Nur scheinbar eine Provinzposse: In der vorigen Woche erließ der Stadtrat von Zwickau auf Antrag des BSW ein Verbot von Bundeswehr-Werbung auf städtischen Flächen – mit den Stimmen der AfD, der größten Fraktion! Unter anderem auf Straßenbahnen: Ein Zug fuhr in Flecktarnfarben durch die viertgrößte Stadt Sachsens und warb für den Dienst in der Armee. Um die Groteske komplett zu machen, nennt sich Zwickau jetzt „Stadt des Friedens“. Gleichzeitig erklärten in München drei Straßenbahnfahrer, den Einsatz zu verweigern, wenn ihr Zug mit Werbung für die Truppe dekoriert ist.
Warum ist es mehr als eine Provinzposse? Das Ganze steht für die in Deutschland seit Jahrzehnten kultivierte Mißachtung der Rolle und Bedeutung der Armee für unseren Staat. Besonders blamabel ist es, wenn diese Verachtung ausgerechnet von rechts, der AfD, kommt, die sich in ihrem Wahlprogramm ausdrücklich positiv zum Wehrgedanken bekennt und die Wiedereinführung der Wehrpflicht fordert. Immerhin rückten Bundespolitiker der AfD rasch vom Zwickauer Beschluß öffentlich ab.
Verteidigungsfähigkeit ist Voraussetzung für nationale Souveränität
Deutschland hat hier ein Grundproblem. Es fehlt an einem breiten gesellschaftlichen Verständnis, eine Nation sein und bleiben zu wollen – wie sämtliche anderen europäischen Staaten. Zur Behauptung nationaler Souveränität – auch im Rahmen von Bündnissen oder Vertragsgemeinschaften wie Nato und EU – bedarf es der Fähigkeit, das eigene Territorium verteidigen zu können und zu wollen. Wer nicht bereit ist, dies zu demonstrieren, eine nennenswerte Zahl eigener Soldaten aufzubieten, die auch willens sind, für diese Aufgabe ihr Leben einzusetzen, gibt den Anspruch auf, als Nation gefürchtet und respektiert zu werden.
Für die Bundeswehr zu werben muß eine Ehre sein
Spätestens seit dem Angriff Rußlands auf die Ukraine sollte diese Erkenntnis endlich einrasten und alle der mangelhafte Zustand unserer Armee alarmieren. Schlagartig sehen wir, was es heißt, überrannt zu werden und welche Konsequenzen drohen, sollte ein Volk keine Wehrbereitschaft und intakte Rüstung besitzen.

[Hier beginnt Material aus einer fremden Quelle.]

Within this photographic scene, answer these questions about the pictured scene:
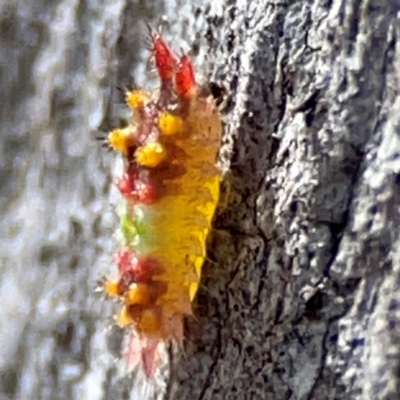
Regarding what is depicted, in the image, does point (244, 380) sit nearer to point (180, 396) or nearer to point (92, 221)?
point (180, 396)

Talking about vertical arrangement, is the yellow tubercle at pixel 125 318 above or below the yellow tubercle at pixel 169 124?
below

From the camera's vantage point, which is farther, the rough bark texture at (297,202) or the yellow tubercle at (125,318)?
the yellow tubercle at (125,318)

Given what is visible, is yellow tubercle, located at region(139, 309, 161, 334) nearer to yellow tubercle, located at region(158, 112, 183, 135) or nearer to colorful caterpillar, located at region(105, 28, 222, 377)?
colorful caterpillar, located at region(105, 28, 222, 377)

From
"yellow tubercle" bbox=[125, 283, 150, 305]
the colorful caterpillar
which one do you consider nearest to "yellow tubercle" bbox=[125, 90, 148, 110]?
the colorful caterpillar

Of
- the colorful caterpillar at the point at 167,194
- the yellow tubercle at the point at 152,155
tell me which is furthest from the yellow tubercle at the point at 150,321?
the yellow tubercle at the point at 152,155

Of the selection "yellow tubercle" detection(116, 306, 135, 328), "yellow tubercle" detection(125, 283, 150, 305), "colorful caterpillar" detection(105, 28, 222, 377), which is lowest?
"yellow tubercle" detection(116, 306, 135, 328)

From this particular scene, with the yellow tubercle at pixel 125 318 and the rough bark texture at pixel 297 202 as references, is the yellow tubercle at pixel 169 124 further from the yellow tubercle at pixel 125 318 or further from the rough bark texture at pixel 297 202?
the yellow tubercle at pixel 125 318

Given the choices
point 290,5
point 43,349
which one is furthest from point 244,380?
point 43,349

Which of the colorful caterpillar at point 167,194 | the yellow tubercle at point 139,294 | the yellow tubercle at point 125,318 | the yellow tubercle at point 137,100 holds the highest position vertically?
the yellow tubercle at point 137,100

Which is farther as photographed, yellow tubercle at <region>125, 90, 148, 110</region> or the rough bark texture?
yellow tubercle at <region>125, 90, 148, 110</region>
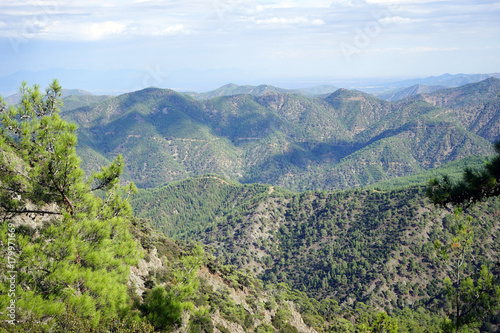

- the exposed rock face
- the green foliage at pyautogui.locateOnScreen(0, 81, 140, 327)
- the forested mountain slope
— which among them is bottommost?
the forested mountain slope

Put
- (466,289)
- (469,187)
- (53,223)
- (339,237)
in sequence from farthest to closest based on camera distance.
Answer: (339,237)
(466,289)
(469,187)
(53,223)

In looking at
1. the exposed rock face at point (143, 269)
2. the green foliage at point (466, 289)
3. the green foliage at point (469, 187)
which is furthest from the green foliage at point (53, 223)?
the exposed rock face at point (143, 269)

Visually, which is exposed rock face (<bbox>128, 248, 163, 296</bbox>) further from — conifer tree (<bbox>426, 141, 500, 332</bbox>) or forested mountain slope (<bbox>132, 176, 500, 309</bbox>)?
forested mountain slope (<bbox>132, 176, 500, 309</bbox>)

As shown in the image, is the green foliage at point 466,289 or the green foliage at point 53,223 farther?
the green foliage at point 466,289

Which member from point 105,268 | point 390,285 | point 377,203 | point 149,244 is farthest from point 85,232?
point 377,203

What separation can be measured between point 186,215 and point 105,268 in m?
190

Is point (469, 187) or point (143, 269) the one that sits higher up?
point (469, 187)

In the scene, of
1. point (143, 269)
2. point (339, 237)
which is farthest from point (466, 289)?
point (339, 237)

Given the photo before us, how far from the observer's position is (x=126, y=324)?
10.9 meters

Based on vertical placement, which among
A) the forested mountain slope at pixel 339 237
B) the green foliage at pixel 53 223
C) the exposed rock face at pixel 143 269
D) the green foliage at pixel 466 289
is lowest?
the forested mountain slope at pixel 339 237

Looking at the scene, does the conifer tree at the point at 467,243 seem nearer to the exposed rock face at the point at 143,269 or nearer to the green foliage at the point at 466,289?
the green foliage at the point at 466,289

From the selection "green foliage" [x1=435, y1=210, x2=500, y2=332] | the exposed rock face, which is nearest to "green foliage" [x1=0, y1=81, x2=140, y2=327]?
"green foliage" [x1=435, y1=210, x2=500, y2=332]

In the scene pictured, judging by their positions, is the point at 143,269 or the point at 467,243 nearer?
the point at 467,243

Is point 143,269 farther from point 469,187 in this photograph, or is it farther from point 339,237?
point 339,237
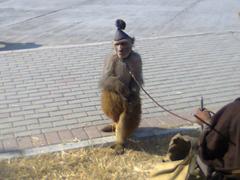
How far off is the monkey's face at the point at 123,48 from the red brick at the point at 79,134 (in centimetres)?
110

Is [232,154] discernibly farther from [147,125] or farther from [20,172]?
[147,125]

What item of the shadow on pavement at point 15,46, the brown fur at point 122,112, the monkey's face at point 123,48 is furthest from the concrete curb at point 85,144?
the shadow on pavement at point 15,46

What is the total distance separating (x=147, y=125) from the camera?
549 cm

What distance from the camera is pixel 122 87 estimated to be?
15.0ft

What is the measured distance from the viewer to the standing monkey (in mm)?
4496

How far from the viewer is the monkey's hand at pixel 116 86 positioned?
15.0ft

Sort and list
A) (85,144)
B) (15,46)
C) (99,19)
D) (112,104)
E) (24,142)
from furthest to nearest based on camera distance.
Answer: (99,19)
(15,46)
(24,142)
(85,144)
(112,104)

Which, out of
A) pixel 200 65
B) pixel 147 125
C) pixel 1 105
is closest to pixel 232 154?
pixel 147 125

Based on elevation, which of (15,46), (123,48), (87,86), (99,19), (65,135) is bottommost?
(99,19)

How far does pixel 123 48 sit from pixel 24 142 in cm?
151

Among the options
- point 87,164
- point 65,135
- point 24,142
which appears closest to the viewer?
point 87,164

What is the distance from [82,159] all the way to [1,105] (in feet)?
6.11

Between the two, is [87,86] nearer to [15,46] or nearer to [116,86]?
[116,86]

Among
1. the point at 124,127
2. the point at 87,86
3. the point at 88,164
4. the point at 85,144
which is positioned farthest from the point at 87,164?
the point at 87,86
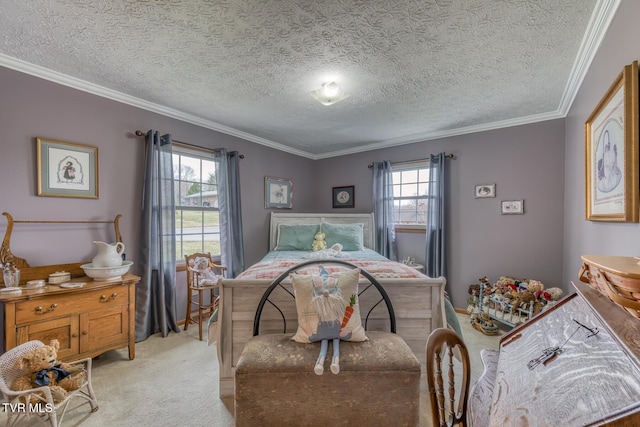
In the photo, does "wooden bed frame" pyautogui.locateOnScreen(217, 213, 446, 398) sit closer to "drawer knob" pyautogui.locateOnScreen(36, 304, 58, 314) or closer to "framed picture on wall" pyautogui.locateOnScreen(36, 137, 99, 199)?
"drawer knob" pyautogui.locateOnScreen(36, 304, 58, 314)

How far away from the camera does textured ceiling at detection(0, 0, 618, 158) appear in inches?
62.5

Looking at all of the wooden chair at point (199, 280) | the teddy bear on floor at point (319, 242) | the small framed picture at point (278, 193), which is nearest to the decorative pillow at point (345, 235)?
the teddy bear on floor at point (319, 242)

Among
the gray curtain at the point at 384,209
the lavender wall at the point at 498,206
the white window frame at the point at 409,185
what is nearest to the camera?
the lavender wall at the point at 498,206

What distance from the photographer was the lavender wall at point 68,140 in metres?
2.17

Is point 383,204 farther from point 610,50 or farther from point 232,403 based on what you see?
point 232,403

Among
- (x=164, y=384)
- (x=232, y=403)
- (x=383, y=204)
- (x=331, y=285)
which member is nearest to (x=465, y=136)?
(x=383, y=204)

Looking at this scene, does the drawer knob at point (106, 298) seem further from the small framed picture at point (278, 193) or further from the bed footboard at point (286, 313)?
the small framed picture at point (278, 193)

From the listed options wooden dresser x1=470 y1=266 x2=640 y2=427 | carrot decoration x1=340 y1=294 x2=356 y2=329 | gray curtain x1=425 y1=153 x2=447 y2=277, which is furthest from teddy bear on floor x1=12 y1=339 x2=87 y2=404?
gray curtain x1=425 y1=153 x2=447 y2=277

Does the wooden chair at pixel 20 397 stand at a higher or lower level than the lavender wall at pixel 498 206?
lower

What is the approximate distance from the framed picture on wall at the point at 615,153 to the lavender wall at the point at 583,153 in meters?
0.08

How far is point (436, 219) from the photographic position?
12.5 ft

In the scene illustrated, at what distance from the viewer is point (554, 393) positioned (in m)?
0.65

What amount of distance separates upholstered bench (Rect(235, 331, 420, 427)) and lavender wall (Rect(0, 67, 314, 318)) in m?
2.14

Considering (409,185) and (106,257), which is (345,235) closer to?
(409,185)
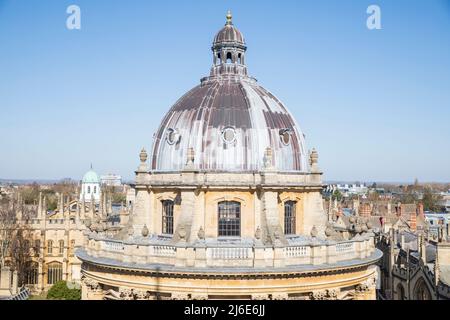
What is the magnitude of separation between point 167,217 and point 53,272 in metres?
42.1

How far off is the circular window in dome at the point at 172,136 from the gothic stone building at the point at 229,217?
0.20 feet

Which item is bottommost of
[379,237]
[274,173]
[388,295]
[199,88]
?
[388,295]

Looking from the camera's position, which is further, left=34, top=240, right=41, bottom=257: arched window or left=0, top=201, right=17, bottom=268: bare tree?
left=34, top=240, right=41, bottom=257: arched window

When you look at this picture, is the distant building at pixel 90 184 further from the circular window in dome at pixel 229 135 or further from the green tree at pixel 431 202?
the circular window in dome at pixel 229 135

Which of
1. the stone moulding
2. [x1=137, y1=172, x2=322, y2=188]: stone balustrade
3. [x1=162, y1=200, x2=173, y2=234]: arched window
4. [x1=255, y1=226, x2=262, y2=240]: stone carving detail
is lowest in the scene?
the stone moulding

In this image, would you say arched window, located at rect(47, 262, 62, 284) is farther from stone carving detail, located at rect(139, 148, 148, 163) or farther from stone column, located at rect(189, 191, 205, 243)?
stone column, located at rect(189, 191, 205, 243)

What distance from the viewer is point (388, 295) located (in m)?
46.2

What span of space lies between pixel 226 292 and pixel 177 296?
97.7 inches

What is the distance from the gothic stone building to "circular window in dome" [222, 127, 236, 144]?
6cm

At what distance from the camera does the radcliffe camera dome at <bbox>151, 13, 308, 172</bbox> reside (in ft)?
107

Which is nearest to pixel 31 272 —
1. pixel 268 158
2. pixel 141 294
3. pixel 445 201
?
pixel 141 294

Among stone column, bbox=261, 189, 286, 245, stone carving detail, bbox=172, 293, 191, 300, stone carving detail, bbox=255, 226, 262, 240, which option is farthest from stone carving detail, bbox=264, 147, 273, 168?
stone carving detail, bbox=172, 293, 191, 300
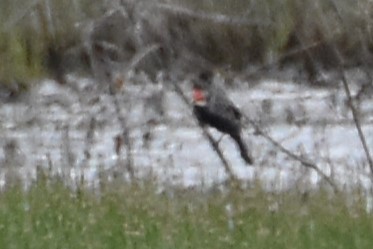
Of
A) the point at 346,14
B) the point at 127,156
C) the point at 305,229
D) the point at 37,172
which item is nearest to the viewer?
the point at 305,229

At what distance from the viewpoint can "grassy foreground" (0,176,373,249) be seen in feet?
24.5

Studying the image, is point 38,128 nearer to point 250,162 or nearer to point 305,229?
point 250,162

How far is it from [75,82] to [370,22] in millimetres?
3421

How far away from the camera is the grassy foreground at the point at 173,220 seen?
745 centimetres

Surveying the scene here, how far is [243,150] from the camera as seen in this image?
1215 centimetres

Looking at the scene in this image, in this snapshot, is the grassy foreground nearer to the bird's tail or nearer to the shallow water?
the shallow water

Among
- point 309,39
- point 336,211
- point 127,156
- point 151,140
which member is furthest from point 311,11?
point 336,211

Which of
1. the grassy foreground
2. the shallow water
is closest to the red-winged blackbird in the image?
the shallow water

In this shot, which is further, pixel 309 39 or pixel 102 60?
pixel 309 39

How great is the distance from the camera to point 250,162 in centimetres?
1184

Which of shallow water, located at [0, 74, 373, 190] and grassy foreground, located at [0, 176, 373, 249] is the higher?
shallow water, located at [0, 74, 373, 190]

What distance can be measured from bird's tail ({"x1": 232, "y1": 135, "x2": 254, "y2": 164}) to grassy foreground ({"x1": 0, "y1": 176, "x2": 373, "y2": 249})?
118 inches

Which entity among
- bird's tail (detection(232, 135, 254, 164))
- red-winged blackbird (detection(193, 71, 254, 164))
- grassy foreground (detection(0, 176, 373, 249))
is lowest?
grassy foreground (detection(0, 176, 373, 249))

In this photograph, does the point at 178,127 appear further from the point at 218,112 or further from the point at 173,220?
the point at 173,220
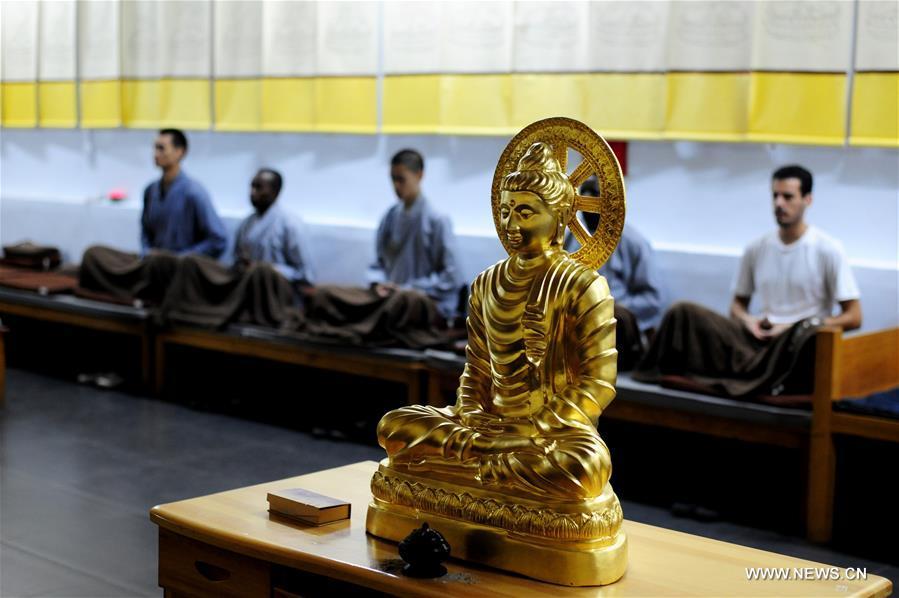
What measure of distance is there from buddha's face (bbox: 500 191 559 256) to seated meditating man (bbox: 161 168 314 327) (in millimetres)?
3473

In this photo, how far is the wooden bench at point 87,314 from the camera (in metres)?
6.64

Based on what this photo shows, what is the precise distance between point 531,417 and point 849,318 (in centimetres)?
260

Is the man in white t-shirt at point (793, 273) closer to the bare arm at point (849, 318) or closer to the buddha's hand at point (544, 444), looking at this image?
the bare arm at point (849, 318)

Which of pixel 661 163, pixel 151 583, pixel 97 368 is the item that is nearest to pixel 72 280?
pixel 97 368

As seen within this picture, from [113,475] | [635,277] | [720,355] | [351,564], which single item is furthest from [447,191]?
[351,564]

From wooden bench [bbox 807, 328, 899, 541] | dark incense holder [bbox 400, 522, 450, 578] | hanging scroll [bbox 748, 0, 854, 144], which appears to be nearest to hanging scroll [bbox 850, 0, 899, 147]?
hanging scroll [bbox 748, 0, 854, 144]

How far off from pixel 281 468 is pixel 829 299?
93.6 inches

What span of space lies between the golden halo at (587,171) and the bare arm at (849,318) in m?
2.33

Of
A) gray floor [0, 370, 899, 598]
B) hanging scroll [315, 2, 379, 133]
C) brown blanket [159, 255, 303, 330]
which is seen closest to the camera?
gray floor [0, 370, 899, 598]

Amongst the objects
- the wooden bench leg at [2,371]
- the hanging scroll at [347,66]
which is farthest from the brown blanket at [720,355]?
the wooden bench leg at [2,371]

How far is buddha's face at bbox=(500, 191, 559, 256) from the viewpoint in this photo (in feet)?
8.82

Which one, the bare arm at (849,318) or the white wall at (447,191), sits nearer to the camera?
the bare arm at (849,318)

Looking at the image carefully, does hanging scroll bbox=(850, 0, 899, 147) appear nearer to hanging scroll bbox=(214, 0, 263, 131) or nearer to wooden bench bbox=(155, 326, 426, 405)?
wooden bench bbox=(155, 326, 426, 405)

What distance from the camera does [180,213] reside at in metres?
7.21
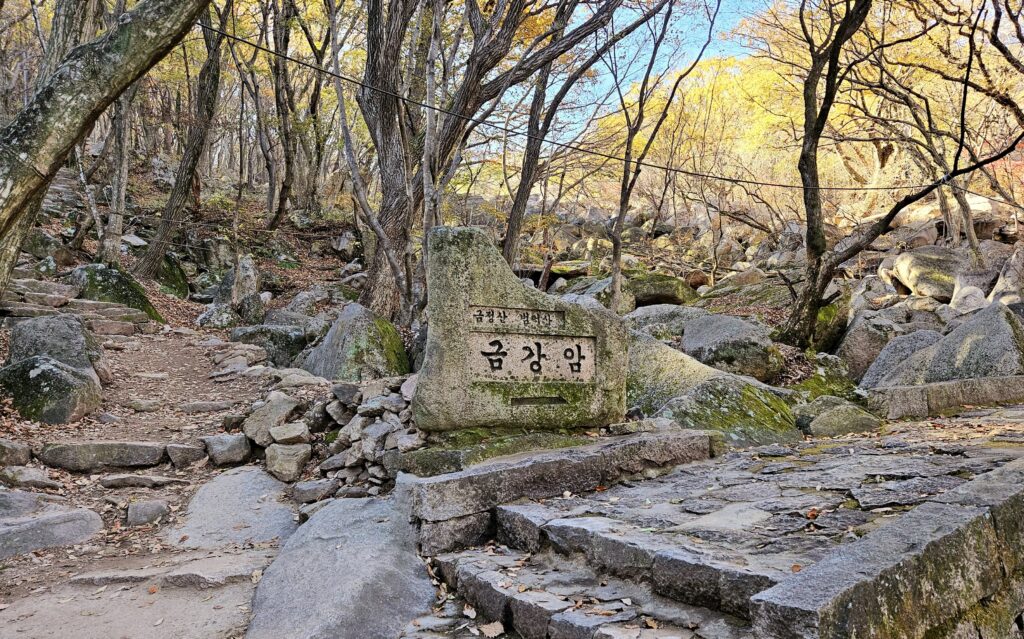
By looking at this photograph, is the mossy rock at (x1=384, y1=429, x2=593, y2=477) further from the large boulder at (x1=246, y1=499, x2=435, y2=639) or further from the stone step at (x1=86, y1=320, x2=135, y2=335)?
the stone step at (x1=86, y1=320, x2=135, y2=335)

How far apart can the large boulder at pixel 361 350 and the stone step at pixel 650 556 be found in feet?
15.3

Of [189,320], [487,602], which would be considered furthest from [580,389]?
[189,320]

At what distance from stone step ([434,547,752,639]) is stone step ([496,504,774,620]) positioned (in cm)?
5

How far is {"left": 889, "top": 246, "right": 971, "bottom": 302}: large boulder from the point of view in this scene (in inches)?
573

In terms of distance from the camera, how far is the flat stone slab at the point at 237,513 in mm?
4797

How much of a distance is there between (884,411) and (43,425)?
8.96 metres

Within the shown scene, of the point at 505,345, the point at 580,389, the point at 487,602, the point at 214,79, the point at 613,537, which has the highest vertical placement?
the point at 214,79

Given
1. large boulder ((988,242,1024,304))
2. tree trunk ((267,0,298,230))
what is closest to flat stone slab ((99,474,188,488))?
large boulder ((988,242,1024,304))

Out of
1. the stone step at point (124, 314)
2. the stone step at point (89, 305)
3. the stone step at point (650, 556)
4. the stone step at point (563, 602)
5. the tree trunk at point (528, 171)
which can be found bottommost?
the stone step at point (563, 602)

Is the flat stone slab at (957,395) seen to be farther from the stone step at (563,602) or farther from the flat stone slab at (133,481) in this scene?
the flat stone slab at (133,481)

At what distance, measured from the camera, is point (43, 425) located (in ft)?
21.7

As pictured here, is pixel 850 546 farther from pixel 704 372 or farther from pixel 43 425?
pixel 43 425

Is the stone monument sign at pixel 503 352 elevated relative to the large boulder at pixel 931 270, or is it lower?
lower

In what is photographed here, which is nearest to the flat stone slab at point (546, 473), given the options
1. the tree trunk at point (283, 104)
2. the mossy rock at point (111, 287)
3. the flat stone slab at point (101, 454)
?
the flat stone slab at point (101, 454)
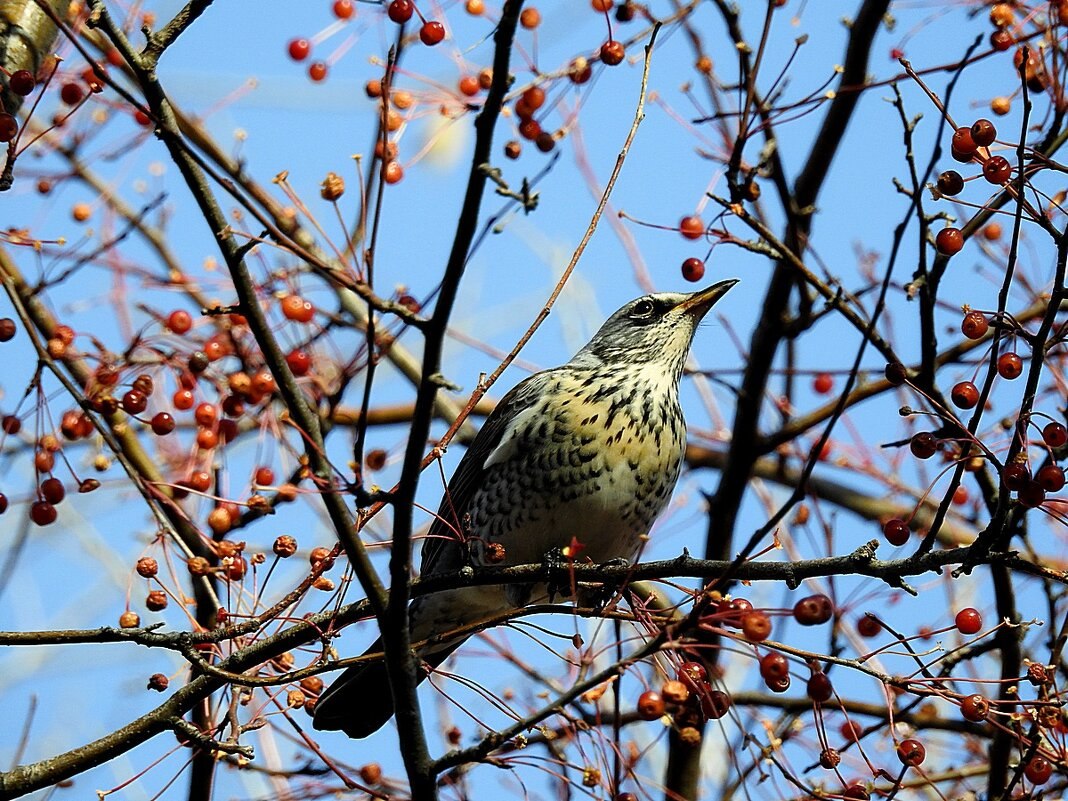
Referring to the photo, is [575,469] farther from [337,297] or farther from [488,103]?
[488,103]

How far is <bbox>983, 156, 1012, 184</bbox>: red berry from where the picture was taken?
3.06 m

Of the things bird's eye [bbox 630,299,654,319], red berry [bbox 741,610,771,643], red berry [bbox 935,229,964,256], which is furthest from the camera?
bird's eye [bbox 630,299,654,319]

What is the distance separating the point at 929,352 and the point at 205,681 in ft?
Result: 8.51

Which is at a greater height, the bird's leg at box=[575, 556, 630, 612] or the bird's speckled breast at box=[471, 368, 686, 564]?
the bird's speckled breast at box=[471, 368, 686, 564]

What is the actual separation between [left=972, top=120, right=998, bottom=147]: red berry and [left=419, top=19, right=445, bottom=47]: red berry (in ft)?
5.51

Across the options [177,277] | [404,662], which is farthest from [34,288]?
[404,662]

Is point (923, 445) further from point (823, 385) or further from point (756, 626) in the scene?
point (823, 385)

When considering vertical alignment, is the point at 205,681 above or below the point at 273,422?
below

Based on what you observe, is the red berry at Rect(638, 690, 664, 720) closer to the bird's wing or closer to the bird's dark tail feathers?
the bird's dark tail feathers

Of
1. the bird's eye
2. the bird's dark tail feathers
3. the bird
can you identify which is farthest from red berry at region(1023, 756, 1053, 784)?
the bird's eye

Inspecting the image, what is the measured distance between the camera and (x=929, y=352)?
4.23 metres

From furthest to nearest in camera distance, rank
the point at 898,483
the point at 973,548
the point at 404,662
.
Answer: the point at 898,483, the point at 404,662, the point at 973,548

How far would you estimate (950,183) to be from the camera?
10.3ft

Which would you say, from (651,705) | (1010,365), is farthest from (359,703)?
(1010,365)
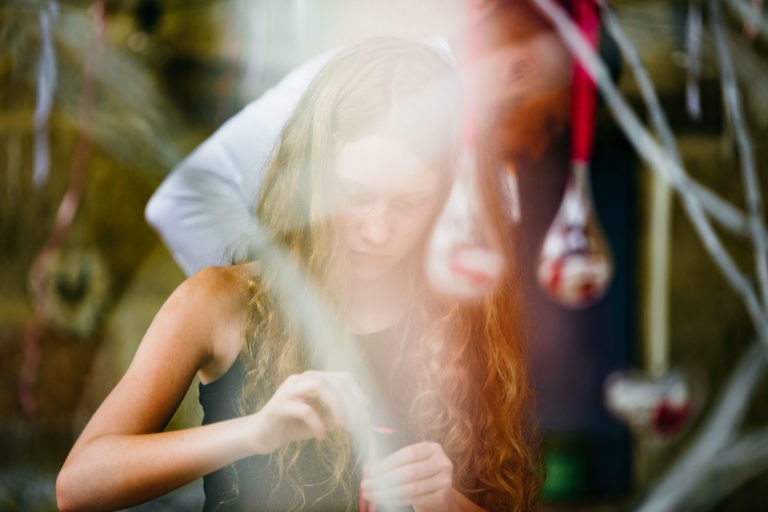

Eine vom Volk getragene, hervorragend ausgestattete, motivierte und respektierte Armee ist also im nationalen Interesse. Sie ist nicht zu viel, sondern zu wenig öffentlich präsent. Soldaten sollten sich mit Begeisterung und kollektivem Rückhalt in Uniform in der Öffentlichkeit zeigen können. Für den Einsatz zu werben, muß pure Selbstverständlichkeit und eine Ehre sein.
Eine stolze Armee verleiht der Nation Würde
Der Historiker Percy Ernst Schramm bemerkte einmal, selbst in einer auf Rationalität ausgerichteten Welt werde „das Bedürfnis nicht aufhören, den Staat sehen und dadurch erleben zu können“. Eine stolz auftretende Armee verleiht der Nation in diesem Sinne Gesicht und Würde.